Aku sangat terkejut karena perkataannya tadi. Aku
hanya bisa diam sambil membalas tatapan matanya dengan perasaan heran, kaget,
sekaligus senang. Dia tersenyum melihat ekspresiku. Senyumannya yang khas itu
membuatku tersenyum juga, dan ada rasa sedikit terharu.
Penantianku selama lebih kurang sebelas tahun
ternyata tidak sia-sia. Selama tujuh tahun aku di luar pulau jawa, ternyata dia
terus menunggu kepulanganku. Saat dia mengakui hal itu aku sempat bertanya
kepadanya jika aku tidak kembali ke kota ini.
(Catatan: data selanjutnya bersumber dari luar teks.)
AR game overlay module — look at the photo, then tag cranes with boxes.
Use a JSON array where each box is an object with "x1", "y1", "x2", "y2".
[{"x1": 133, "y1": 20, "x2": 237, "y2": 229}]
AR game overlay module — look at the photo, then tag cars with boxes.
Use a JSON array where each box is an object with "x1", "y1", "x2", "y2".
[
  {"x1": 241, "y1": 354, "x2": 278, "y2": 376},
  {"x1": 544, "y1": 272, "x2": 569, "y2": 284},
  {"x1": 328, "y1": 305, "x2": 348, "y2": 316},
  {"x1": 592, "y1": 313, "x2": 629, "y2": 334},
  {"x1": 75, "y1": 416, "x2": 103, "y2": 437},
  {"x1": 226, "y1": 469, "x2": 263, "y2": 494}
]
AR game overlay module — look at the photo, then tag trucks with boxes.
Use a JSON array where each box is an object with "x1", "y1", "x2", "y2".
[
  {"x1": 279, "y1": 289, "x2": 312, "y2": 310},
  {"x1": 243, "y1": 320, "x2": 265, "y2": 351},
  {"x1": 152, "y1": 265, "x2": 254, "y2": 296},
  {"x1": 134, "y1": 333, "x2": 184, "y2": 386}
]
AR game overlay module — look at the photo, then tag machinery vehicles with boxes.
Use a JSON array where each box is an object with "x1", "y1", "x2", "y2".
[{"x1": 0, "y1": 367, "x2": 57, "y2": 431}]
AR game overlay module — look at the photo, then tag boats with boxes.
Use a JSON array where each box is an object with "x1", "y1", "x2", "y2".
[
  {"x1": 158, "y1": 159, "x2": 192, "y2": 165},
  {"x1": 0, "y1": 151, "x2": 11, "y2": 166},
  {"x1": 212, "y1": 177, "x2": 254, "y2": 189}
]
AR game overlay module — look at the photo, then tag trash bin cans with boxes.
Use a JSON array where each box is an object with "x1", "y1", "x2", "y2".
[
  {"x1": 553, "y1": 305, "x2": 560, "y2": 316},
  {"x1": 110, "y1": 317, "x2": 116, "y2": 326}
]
Dia pun menjawab dengan muka
jahilnya dan mengatakan bahwa dia akan menyusulku dan menyeretku untuk kembali.
Aku pun tertawa mendengar jawaban darinya. Tujuh tahun yang lalu aku
mengucapkan ‘Sampai jumpa’ bukannya ‘Selamat tinggal’ karena pada waktu itu aku
percaya kita berdua pasti bertemu kembali.